Contuve el gruñido, aunque mi mueca de disgusto no pareció querer obedecerme. El tipo era un dolor en el trasero. Y su estúpida sonrisa, sin mostrar un diente, me irritaba aún más.
—¿Qué fue eso de la turbulencia? —murmuró Pyro, arrugando el entrecejo.
—Magneto quería fastidiarte por arruinar la misión y jugar el papel de héroe para salvar a los otros idiotas —le respondió Pietro, divertido. El otro hizo una mueca, pero luego volvió a sonreír.
Tuve que contener mi impulso de congelarlos en un bloque de hielo ¿Casi matan a Rogue, solo para darle un escarmiento a Pyro?
—Creo que deberán pasar un momento aquí, para que hablemos sobre estos mutantes tan interesantes —nos dijo Magneto. Todos giramos a Storm.
—Sí —aceptó, sorprendiéndonos a todos—. El Profesor me lo acaba de pedir —nos explicó.
Genial. Una noche con la Hermandad, en medio de la nada. Era simplemente genial.
—Niños, váyanse de aquí. No es lugar para ustedes —nos dijo Logan.
—¿¡Qué!? —los cuatro X-men chillamos. Por dios, nosotros también éramos parte del equipo.

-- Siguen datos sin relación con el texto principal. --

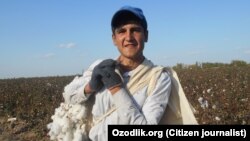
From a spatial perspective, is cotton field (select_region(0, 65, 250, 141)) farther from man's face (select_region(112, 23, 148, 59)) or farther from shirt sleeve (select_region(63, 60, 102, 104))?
man's face (select_region(112, 23, 148, 59))

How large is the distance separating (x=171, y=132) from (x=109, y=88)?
0.40 meters

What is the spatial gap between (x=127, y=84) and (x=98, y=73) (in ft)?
0.54

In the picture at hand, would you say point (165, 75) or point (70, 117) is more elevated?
point (165, 75)

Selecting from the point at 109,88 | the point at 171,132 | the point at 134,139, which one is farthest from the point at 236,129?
the point at 109,88

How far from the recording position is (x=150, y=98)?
2.24m

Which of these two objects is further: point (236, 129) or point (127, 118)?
point (236, 129)

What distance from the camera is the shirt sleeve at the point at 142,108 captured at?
2162 mm

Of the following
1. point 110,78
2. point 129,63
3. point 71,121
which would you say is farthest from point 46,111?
point 110,78

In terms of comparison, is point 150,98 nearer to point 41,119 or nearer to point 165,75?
point 165,75

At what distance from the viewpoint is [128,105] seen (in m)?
2.16

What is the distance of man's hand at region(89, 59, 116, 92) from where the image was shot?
2.26 m

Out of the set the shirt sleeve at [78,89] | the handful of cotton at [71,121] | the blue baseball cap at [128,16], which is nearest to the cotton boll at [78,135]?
the handful of cotton at [71,121]

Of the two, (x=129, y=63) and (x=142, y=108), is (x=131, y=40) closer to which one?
(x=129, y=63)

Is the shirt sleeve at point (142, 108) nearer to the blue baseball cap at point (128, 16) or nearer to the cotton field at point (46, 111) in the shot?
the blue baseball cap at point (128, 16)
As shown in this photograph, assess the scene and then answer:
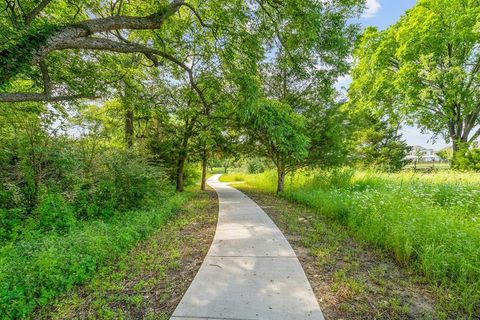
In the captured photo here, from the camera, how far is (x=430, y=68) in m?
12.6

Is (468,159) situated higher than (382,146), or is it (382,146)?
(382,146)

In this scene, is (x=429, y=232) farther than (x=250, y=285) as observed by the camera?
Yes

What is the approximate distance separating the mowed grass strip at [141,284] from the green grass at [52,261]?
0.45 feet

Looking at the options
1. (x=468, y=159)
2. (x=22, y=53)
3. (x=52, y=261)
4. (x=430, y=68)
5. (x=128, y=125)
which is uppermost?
(x=430, y=68)

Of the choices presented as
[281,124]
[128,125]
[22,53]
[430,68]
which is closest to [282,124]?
[281,124]

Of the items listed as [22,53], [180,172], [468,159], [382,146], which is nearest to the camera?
[22,53]

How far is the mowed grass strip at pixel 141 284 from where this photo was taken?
2.30 m

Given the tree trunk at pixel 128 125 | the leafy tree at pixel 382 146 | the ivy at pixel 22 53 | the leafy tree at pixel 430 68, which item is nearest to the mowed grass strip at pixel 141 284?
the ivy at pixel 22 53

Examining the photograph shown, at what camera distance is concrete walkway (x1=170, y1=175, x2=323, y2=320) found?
2189 millimetres

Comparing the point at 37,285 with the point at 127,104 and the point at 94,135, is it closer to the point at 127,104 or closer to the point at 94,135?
the point at 94,135

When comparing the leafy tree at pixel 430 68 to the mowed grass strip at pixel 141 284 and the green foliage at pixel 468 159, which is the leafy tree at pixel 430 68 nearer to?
the green foliage at pixel 468 159

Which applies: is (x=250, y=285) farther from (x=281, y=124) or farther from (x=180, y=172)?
(x=180, y=172)

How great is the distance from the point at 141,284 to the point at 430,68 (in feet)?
54.0

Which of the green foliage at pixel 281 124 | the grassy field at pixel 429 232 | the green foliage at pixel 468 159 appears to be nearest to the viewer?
the grassy field at pixel 429 232
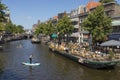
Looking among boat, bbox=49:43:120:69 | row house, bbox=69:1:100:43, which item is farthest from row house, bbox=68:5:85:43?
boat, bbox=49:43:120:69

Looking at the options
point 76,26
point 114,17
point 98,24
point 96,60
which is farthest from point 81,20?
point 96,60

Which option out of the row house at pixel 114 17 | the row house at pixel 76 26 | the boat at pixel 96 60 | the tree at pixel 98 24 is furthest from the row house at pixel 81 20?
the boat at pixel 96 60

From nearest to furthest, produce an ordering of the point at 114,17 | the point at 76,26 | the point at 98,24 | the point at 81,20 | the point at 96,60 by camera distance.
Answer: the point at 96,60 → the point at 98,24 → the point at 114,17 → the point at 81,20 → the point at 76,26

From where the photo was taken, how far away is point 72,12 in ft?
418

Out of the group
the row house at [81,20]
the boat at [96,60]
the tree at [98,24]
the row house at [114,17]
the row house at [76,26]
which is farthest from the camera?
the row house at [76,26]

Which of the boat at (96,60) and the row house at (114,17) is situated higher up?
the row house at (114,17)

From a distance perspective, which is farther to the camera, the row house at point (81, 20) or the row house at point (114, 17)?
the row house at point (81, 20)

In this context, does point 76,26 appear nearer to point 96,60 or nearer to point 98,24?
point 98,24

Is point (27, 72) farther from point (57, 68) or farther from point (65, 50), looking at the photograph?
point (65, 50)

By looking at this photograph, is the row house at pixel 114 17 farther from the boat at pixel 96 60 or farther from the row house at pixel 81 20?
the row house at pixel 81 20

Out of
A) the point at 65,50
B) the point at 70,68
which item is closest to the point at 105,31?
the point at 65,50

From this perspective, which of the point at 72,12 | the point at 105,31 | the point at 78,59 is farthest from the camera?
the point at 72,12

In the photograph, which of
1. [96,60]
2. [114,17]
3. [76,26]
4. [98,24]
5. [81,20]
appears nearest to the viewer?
[96,60]

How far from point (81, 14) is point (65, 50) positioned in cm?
3977
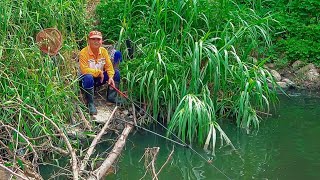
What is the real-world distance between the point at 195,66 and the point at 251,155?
1202 millimetres

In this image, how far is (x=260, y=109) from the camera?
7379mm

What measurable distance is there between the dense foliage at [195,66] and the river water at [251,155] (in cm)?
22

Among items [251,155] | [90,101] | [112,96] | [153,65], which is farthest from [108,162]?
[112,96]

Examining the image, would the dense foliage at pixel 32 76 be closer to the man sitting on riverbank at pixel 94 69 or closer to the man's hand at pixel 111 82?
the man sitting on riverbank at pixel 94 69

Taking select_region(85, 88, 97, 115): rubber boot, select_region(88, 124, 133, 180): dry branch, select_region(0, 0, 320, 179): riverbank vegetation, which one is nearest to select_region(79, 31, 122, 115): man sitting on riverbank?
select_region(85, 88, 97, 115): rubber boot

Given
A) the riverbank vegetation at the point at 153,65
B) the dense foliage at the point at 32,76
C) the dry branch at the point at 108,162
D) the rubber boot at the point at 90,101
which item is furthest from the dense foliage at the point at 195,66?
the dry branch at the point at 108,162

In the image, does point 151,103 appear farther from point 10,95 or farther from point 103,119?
point 10,95

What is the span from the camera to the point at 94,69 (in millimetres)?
6934

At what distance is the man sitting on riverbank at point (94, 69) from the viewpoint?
22.4ft

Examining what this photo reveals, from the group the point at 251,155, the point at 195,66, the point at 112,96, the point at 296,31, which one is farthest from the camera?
the point at 296,31

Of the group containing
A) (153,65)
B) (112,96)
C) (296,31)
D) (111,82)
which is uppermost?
(153,65)

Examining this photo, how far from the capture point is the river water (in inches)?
227

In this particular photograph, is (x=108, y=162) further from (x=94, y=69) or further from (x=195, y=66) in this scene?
(x=94, y=69)

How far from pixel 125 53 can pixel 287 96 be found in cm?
256
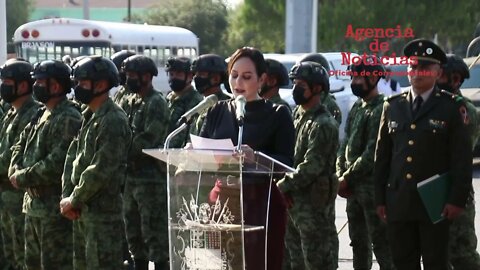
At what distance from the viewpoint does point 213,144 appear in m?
5.79

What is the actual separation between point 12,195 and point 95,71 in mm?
1667

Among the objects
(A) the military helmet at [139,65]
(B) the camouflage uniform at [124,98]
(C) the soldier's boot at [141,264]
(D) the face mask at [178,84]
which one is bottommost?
(C) the soldier's boot at [141,264]

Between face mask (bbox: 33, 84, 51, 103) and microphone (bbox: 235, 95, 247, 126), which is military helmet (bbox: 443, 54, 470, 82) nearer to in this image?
microphone (bbox: 235, 95, 247, 126)

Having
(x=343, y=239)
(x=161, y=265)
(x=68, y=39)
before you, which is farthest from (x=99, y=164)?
(x=68, y=39)

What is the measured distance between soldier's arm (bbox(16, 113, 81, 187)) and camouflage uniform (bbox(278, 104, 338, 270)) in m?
1.64

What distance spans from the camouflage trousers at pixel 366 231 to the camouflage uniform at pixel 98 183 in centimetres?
218

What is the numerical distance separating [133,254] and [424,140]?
376 cm

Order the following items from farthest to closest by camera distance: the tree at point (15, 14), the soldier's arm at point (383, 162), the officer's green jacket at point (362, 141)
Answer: the tree at point (15, 14)
the officer's green jacket at point (362, 141)
the soldier's arm at point (383, 162)

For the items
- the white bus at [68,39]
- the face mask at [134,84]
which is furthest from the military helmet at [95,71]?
the white bus at [68,39]

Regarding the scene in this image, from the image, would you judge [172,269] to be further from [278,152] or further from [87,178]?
[87,178]

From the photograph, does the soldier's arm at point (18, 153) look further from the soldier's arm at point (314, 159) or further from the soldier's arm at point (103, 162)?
the soldier's arm at point (314, 159)

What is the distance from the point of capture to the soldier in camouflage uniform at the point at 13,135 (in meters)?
8.92

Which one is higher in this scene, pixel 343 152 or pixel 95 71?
pixel 95 71

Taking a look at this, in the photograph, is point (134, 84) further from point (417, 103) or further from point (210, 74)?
point (417, 103)
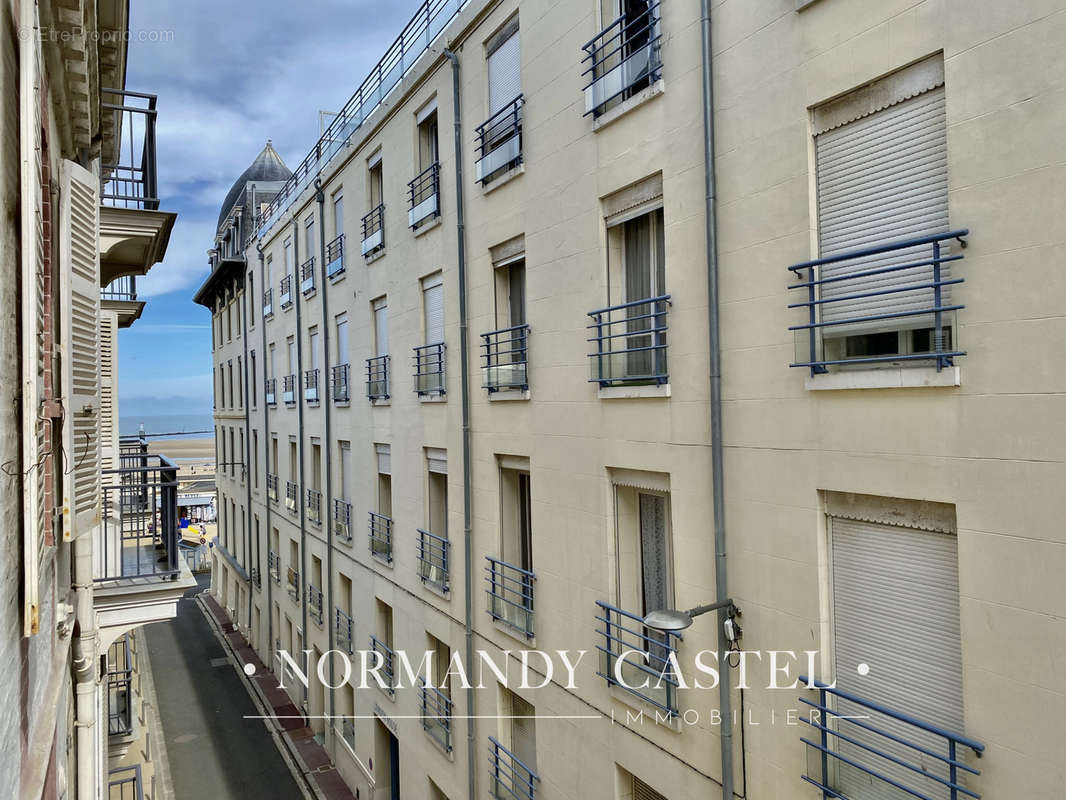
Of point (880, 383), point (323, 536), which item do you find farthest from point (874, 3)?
point (323, 536)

Oí las risitas de la Hermandad. Esto no podía ser más humillante.
—Chicos —nos dijo Storm—, debemos hablar de esto con el Profesor de por medio. Y pasaremos aquí la noche, seguramente. Vayan a preparar el campamento. Luego les informaremos de la situación.
Comenzamos a arrastrar los pies. No teníamos otra opción que seguir las órdenes de nuestro superior.

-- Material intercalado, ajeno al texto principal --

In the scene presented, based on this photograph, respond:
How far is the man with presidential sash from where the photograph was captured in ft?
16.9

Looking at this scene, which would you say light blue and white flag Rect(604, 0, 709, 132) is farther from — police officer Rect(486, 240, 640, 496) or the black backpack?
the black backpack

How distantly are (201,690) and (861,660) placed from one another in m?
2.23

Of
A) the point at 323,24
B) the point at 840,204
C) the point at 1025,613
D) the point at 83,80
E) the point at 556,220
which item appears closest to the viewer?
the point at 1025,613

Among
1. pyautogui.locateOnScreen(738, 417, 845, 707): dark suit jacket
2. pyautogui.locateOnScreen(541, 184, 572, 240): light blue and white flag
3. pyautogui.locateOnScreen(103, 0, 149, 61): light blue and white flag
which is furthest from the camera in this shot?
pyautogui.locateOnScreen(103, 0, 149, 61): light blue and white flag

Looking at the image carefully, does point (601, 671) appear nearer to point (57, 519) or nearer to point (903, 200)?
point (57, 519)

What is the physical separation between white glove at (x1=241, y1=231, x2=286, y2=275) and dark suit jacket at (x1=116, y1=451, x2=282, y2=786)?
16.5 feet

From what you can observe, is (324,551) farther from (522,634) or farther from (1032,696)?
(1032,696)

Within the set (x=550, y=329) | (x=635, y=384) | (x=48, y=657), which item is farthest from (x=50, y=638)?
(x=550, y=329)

—Tus niños deberían irse también —oí a Logan. Se refería a Pyro y QuickSilver que solo sonrieron con arrogancia.
—Estos niños, como tú los llamas —le decía Magneto—. Son soldados que vivieron casi tantas batallas como tú, Wolverine. Se quedarán. Son de mi confianza.
Terminé por marcharme junto a los demás. Esto era humillante, en serio.
Pyro POV
—Esos mutantes, tienen poderes extraordinarios y afectan a los nuestros. Especialmente si caen en manos equivocadas —Magneto explicaba su punto.

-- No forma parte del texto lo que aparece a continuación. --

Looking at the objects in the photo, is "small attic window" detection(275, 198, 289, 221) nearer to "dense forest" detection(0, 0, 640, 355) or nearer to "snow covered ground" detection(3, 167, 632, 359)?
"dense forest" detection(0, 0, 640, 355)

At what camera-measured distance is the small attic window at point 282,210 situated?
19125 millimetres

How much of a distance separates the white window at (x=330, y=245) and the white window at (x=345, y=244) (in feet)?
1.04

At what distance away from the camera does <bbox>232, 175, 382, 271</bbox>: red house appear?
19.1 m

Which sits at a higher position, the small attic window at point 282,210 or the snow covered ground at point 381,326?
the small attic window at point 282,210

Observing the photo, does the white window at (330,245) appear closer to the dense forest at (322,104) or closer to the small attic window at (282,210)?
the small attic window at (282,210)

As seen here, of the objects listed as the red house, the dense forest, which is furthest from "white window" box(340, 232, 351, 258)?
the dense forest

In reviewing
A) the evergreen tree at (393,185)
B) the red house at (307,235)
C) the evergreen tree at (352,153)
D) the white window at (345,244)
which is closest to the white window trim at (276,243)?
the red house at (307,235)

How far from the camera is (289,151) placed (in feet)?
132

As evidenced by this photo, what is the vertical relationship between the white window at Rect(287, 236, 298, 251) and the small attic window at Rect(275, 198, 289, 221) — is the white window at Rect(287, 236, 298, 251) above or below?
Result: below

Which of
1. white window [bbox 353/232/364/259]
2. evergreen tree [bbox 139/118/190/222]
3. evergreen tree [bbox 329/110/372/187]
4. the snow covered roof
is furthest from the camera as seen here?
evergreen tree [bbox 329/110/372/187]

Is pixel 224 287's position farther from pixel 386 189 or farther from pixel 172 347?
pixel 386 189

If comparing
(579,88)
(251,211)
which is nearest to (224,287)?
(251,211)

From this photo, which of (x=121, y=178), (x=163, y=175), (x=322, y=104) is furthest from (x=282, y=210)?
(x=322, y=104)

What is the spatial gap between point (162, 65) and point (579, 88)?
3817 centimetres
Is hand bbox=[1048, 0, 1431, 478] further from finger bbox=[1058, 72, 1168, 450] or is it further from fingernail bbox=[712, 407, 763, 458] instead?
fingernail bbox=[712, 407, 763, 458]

—Hay más mutantes tan o más poderosos que ellos, ¿por qué te parecen tan importantes? —preguntó Wolverine.
—Es tan simple, que no lo ves, Wolverine —le dijo despectivamente—. Si usan mal sus dones, dejaran a cuadrillas de vegetales inútiles por las calles, sin contar el peligro de que hagan girar dones entre los nuestros. En el caso de Pyro, sus dones son mentales y pudo controlarlos, pero puede no darse siempre. Desatarán el caos…
Trataba de concentrarme en las palabras, pero un zumbido llegó a mis oídos. Otra vez esa sensación insoportable del frío, el dolor, la debilidad. Mi vista se nubló un segundo, y mis piernas dejaron de soportar el peso.
Pietro me atrapó antes de caer, dándome la oportunidad de recuperarme antes de perder la consciencia.
—Oye ¿Qué sucede? Dime, qué sucede ¿Estás bien? Dime.
—Sí —traté de responderle antes de que siguiera hablando sin parar. Me erguí sobre mis pies, sacudiendo esa sensación de muerte de encima de mí—. Estoy bien.
Objetos que estaban flotando cayeron de repente. Había perdido el control en ese corto lapso.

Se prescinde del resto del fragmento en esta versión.